Provided information:

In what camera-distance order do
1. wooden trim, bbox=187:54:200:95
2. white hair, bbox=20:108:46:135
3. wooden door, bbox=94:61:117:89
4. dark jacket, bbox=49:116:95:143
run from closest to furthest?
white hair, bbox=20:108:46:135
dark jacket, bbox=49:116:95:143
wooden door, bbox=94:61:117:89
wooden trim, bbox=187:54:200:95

Written problem: Copy the records above word for word, every line included.

Written answer:
In what camera-distance order do
1. wooden trim, bbox=187:54:200:95
2. white hair, bbox=20:108:46:135
3. wooden door, bbox=94:61:117:89
4. dark jacket, bbox=49:116:95:143
run from closest to furthest?
white hair, bbox=20:108:46:135
dark jacket, bbox=49:116:95:143
wooden door, bbox=94:61:117:89
wooden trim, bbox=187:54:200:95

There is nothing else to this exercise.